The differences of opinion between the two were public about the handling of the conflict, which Wagner felt was catastrophic. However, other critics, such as Chechen leader Ramzan Kadyrov, balked at a direct confrontation.

According to a person close to the military leadership, he said Sheet, the race is now double. First, Putin wants to impose total control over Wagner’s perhaps 25,000 men — nothing is certain from the numbers of Prigoyin’s nebulous organization that keeps companies controlling the flow of capital in the United Arab Emirates and other countries without Western sanctions under the radar .

This first step was taken with the decree published on Saturday (26th), according to which all Wagner members must swear allegiance to Russia. It doesn’t matter if someone gave the order to kill Prigojin or who did it: the message is clear about loyalties and what can happen to those who violate them whatever the purpose of the mutiny, it was was a political disaster for Putin.

It was primarily aimed at fighters living under the Allied dictatorship in Belarus, where they represent a destabilizing element for the eastern borders of NATO, the western military alliance. Poland and Lithuania have repeatedly said they will close their borders if there are Wagnerian movements in their vicinity.
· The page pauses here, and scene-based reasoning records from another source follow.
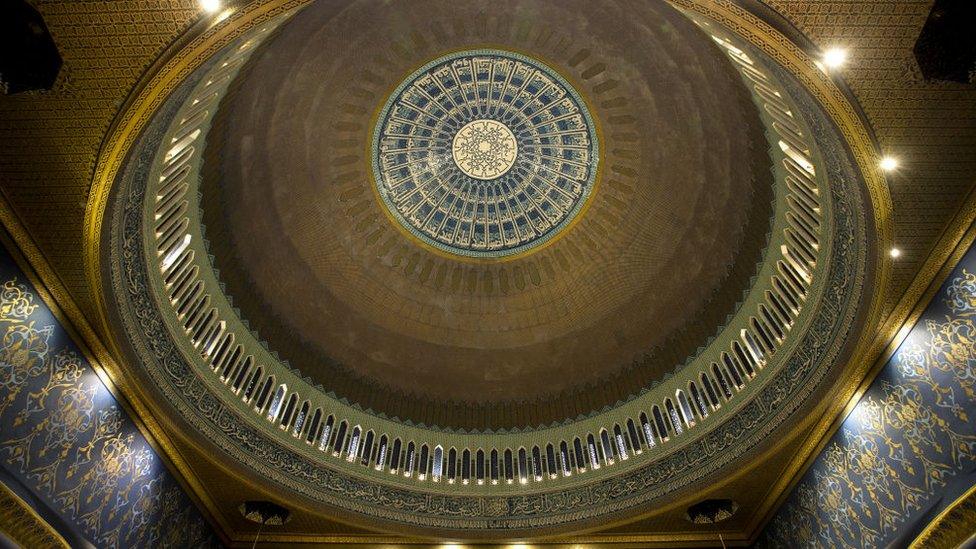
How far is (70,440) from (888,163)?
32.5 ft

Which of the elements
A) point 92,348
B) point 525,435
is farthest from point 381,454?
point 92,348

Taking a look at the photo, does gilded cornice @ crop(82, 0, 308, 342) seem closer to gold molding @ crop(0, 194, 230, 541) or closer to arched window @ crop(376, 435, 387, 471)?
gold molding @ crop(0, 194, 230, 541)

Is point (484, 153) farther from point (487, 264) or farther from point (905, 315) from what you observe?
point (905, 315)

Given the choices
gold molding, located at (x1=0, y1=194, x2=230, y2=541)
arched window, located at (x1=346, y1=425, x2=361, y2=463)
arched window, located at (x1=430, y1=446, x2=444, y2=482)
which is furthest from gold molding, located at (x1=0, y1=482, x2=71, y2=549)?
arched window, located at (x1=430, y1=446, x2=444, y2=482)

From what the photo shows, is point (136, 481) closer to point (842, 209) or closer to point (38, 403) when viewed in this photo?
point (38, 403)

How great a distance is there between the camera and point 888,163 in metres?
6.25

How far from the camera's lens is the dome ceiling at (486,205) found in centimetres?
1159

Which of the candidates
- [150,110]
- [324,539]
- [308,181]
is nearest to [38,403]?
[150,110]

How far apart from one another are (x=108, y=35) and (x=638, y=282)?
34.5 ft

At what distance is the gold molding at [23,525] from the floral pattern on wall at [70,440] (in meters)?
0.28

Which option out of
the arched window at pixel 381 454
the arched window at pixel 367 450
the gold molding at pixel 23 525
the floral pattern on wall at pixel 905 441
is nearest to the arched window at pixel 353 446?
the arched window at pixel 367 450

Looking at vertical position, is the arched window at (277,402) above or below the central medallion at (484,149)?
below

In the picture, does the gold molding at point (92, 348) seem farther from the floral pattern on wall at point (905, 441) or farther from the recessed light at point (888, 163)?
the floral pattern on wall at point (905, 441)

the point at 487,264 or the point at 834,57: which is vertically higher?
the point at 487,264
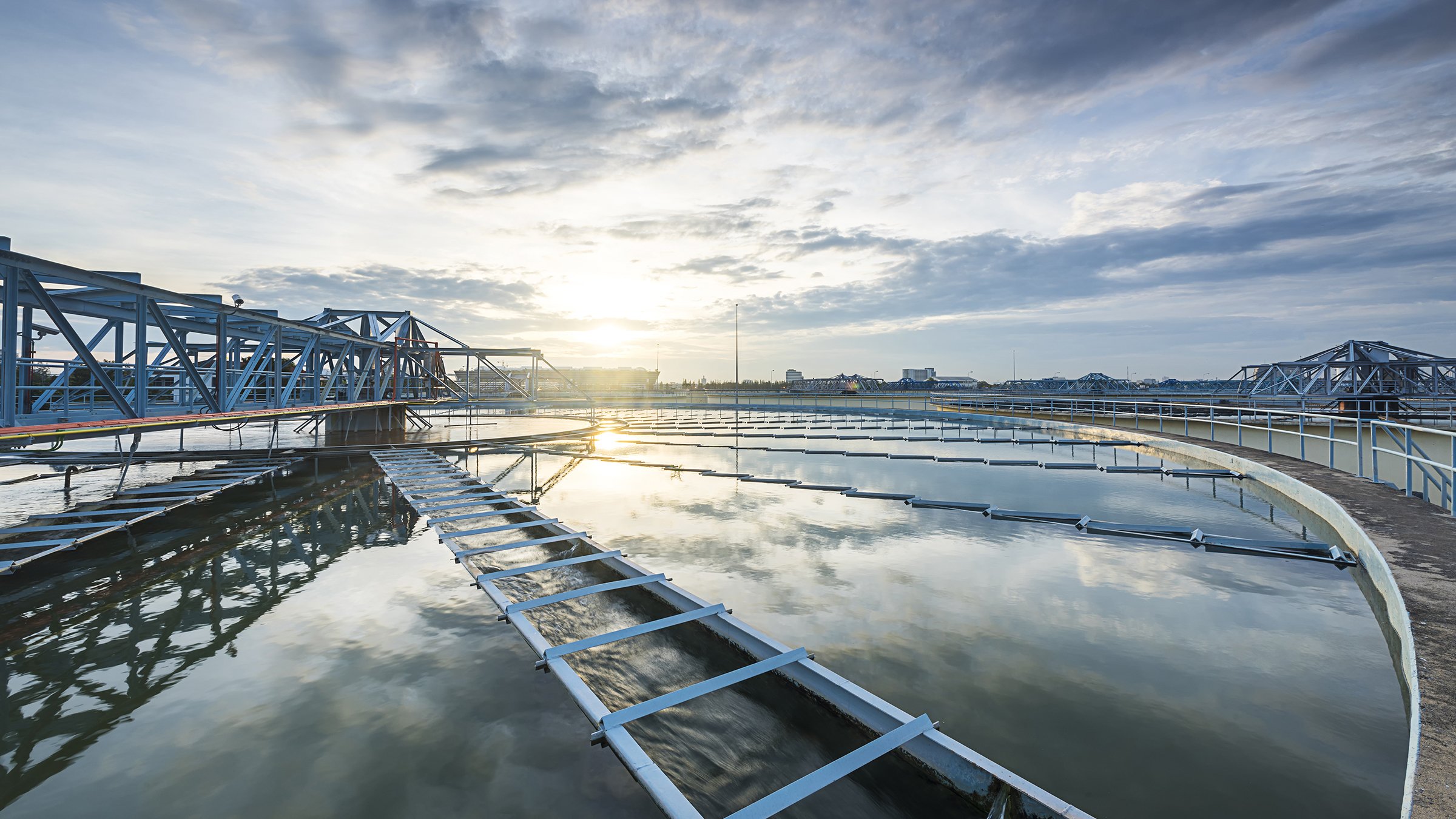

The second part is more complex and already underway, namely the dispute over the mercenary’s loot. Prigoyin was banned from trading in Russia as punishment for the failed uprising and began to devote himself to saving his international empire, which Putin had apparently spared. Apparently optical. On the eve of the plane crash, the influential IunusBek Ievkurov, one of the country’s ten deputy defense ministers, paid an unprecedented visit to troubled Libya, where Russia has for years supported warlord Khalifa Haftar’s faction.

Until then, service in Moscow was provided by Wagner, who had 2,000 men in the country including fighter support. According to the unanimous report of Arab and Russian media, Ievkurov warned that the mercenaries would leave the country by September and be replaced by regular troops from Moscow.

Before he flew to Libya, he conveyed the same message to Syrian defense chief Ali Mahmoud Abbas. Putin intervened in the civil war there in 2015 and saved the dictatorship of Bashar alAssad. The armed forces had already driven the Wagners out of their main base, Hmeimin Airport, and now want to take the mercenaries out of the country.

Wellknown investigative journalist Andrei Zakharov said in Telegram he suspects that this will also be the case in Wagner’s other markets in Africa. The irritation was visible: Putin said Prigoyin died after returning from a trip from the mainland, which observers on the Russian scene said was due to Ievkurov’s movements.

Add to that the fortunes amassed by Prigojin, scattered in a quagmire of offshore and shell companies. According to Venda FlebabBrown, Director of NonState Armed Actors at the Brookings Institute (USA), Wagner earned US$20 billion (R$100 billion) in his brief history.